WTOでは貿易の自由化が達成されれば、日本を含めてWTO加盟国すべてが自由化される。たとえば、日本から中国に輸出される産品も米国から中国に輸出される産品も自由化され、中国での扱いは日本製品も米国製品も同じだ。これが我々が慣れ親しんできたWTOのメカニズムである。しかし、FTAではこうはいかない。中国と日本がFTAを結べば10年以内に原則として関税は撤廃されて日本製品は関税抜きで中国に輸出できるが、中国とFTAを結んでいない他国は引き続き中国に輸出するためには関税を払わなければならない。日本がFTAを結ばなければ逆のことが起こる。注意しなければいけないのは、どこで生産されている物品をどこに輸出するか、生産地と仕向地によって関税免除の根拠となるFTAが違うことである。つまり、日本がいくらFTAを諸国と結んでも、世界中に生産拠点を置く日本企業の製品に関税免除の恩典を与えることはできず、逆にこのような製品は、生産拠点のある外国が消費国とFTAを結べば関税免除の恩典を受けられる。FTAの時代には、マルチの時代には無自覚であってもよかった、何(誰)のために通商政策を行うかという問いが否が応でも突きつけられるのだ。

日本企業が日本で生産活動を行って輸出をし、さらにWTO/GATTによって多角的に自由化が行われるときは、この問いは不要だった。しかし、日本企業の国際展開が普通になり、二国間を中心に自由化が行われると、日本政府は日本を起点とした貿易投資活動だけではなく、日本企業が外国で行う貿易投資活動(「横-横」関係)も視野に収め、これに対して政策的支援を行うことが至上命題になる。「横-横」関係への支援が必要になるのは、日本企業を支援することが、国内への配当等を通じて国内経済にプラスの効果をもつからだ。

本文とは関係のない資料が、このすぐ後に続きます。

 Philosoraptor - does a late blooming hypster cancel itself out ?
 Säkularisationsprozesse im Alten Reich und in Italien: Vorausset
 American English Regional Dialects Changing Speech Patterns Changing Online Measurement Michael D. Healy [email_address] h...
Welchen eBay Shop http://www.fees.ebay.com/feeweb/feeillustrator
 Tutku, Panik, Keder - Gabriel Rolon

日本企業の支援の重要部分が「横-横」関係だとすると、通商政策の前提とされてきた、日本を起点とする貿易投資活動支援はどういうものと位置づけられるのだろうか。今度はこの意味を吟味することにしよう。

日本でも日本企業や外国企業が活動し我が国経済の根幹を支えている、つまり多数の日本人は日本国内、とくに日本に立地する企業で働き生活をしている。言うまでもなく日本の通商政策の目的は日本人の生活向上である。それでは日本で活動する企業を単純に保護すればいいか。答えは否である。FTAの世界では、外国との貿易投資関係を自由化しないと、相互的に日本からの貿易投資も自由化されない。一国内で生産活動が閉じていれば良いが、日本で生産して海外へ輸出する、しかも輸出するのは完成品ばかりでなく部品が多く、それらが転々流通するのだ。となると、国内を閉じると外からも閉じられ、国際的に展開している生産流通ネットワークから日本は取り残され、企業は日本から出ていくしか途がなくなる。こんなことが日本で働く日本人に良いわけはない。EPAを結べないと、日本の立地としての魅力は落ち、ひいては日本経済にマイナスに働くことに気付かなければならない。

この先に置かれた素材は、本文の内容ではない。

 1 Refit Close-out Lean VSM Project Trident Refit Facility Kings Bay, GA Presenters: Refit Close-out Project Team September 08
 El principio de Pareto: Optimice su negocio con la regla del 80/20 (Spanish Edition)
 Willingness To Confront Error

日本の通商政策の究極の目的は日本経済の成長そして雇用の確保にある。このことは官民ともに常に自覚しなければならない。

(2)意思決定メカニズムの再建
「横-横」支援の課題は、どのような形態があり得て、しかも望ましいかというツール探しの問題だ。しかし、日本の通商規制の自由化のためには、国内の意思決定の在り方という根深い問題を解決しなければならない。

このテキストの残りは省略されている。